Italie : les studios de Cinecittà en danger

Les travailleurs des célèbres studios italiens protestent depuis des mois. Ils accusent la direction de mettre en danger les activités cinématographiques au profit du développement industriel de la zone. Pour eux, ça serait un morceau d’histoire qui s’écroule.

Les studios de Cinecittà, pierre angulaire de l’histoire du cinéma mondial, seraient à risque. Les privés, qui gèrent ces espaces, prévoient en fait d’utiliser une partie de cette zone pour le lancement d’un nouveau plan industriel. Plus précisément, il s’agit un projet de modernisation prévoyant l’éclatement des studios en plusieurs points non loin de la capitale, avec un nombre croissant de sous-traitants et la construction d’un hôtel destiné aux équipes de tournage.
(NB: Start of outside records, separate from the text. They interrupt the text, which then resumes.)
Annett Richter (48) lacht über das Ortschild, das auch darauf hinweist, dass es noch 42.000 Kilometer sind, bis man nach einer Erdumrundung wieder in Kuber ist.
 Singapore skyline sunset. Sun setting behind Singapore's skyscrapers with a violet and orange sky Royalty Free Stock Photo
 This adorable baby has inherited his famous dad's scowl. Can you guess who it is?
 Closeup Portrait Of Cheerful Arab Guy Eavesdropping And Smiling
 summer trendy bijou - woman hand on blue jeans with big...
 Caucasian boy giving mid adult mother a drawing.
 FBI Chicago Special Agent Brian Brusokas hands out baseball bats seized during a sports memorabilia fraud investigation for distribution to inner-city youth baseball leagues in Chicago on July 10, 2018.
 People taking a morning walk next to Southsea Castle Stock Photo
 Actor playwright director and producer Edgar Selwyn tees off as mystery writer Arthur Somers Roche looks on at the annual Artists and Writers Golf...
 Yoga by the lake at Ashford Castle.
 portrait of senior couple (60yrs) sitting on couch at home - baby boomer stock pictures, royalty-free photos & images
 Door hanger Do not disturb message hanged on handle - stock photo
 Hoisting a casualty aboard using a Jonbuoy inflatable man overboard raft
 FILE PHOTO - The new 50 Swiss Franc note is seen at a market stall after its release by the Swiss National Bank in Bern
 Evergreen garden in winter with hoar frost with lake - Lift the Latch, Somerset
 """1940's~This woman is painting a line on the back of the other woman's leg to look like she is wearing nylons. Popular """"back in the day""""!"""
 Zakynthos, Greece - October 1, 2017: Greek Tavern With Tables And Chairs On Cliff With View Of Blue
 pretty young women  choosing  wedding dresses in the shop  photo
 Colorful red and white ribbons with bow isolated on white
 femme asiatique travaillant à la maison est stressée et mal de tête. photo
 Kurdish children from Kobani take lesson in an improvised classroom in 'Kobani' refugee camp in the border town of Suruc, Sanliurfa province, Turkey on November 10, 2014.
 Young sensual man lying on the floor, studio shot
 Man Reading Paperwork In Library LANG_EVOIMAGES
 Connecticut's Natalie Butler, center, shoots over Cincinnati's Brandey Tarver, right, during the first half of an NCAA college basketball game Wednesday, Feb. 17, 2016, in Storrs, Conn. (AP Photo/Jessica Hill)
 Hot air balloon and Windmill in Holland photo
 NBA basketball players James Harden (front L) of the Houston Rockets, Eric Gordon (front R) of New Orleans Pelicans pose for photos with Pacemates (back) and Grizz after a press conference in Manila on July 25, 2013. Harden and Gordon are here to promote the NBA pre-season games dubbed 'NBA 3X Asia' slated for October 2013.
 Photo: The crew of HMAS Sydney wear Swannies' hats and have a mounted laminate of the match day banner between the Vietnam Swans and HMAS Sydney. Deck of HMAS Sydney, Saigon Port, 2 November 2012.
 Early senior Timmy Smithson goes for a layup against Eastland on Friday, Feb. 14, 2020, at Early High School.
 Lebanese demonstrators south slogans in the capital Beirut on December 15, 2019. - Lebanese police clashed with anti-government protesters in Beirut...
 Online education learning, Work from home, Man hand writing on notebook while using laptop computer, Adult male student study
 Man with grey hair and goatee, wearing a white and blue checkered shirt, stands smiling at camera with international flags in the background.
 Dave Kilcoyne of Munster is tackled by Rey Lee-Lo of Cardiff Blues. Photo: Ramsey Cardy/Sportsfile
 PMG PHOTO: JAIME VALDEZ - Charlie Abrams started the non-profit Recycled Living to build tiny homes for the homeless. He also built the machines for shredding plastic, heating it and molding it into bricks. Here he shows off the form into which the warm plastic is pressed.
Les négociations concernant la liquidation et le début de travaux ont commencé en avril.

C’est à partir de ce moment qu’une forte protestation des travailleurs et des dépendants des studios a commencé. Ils craignent qu’à cause de cette restructuration la production cinématographique soit arrêtée pour faire place à des activités purement entrepreneuriales.
Luigi Abete, patron des studios, défend sa décision. Il trouve qu’elle est nécessaire afin de moderniser Cinecittà et de lui rendre à nouveau sa dimension internationale.

Toutefois, selon les représentants des quelque 220 salariés des studios, le plan pourrait entraîner la suppression de postes d’ingénieurs du son, de concepteurs de décors et de costumiers qui ont des décennies d’expérience. Certains ont travaillé avec Federico Fellini qui y tourna de nombreux films, de Casanova à La nave va… Ou avec Martin Scorsese qui y a planté le décor de Gangs of New York, dont certaines façades sont encore intactes. Les protestataires, qui vivent sous des tentes devant le bâtiment, menacent de rester sur place jusqu’à ce que la direction abandonne son plan. Pour eux, c’est un morceau d’Italie qui s’écroule.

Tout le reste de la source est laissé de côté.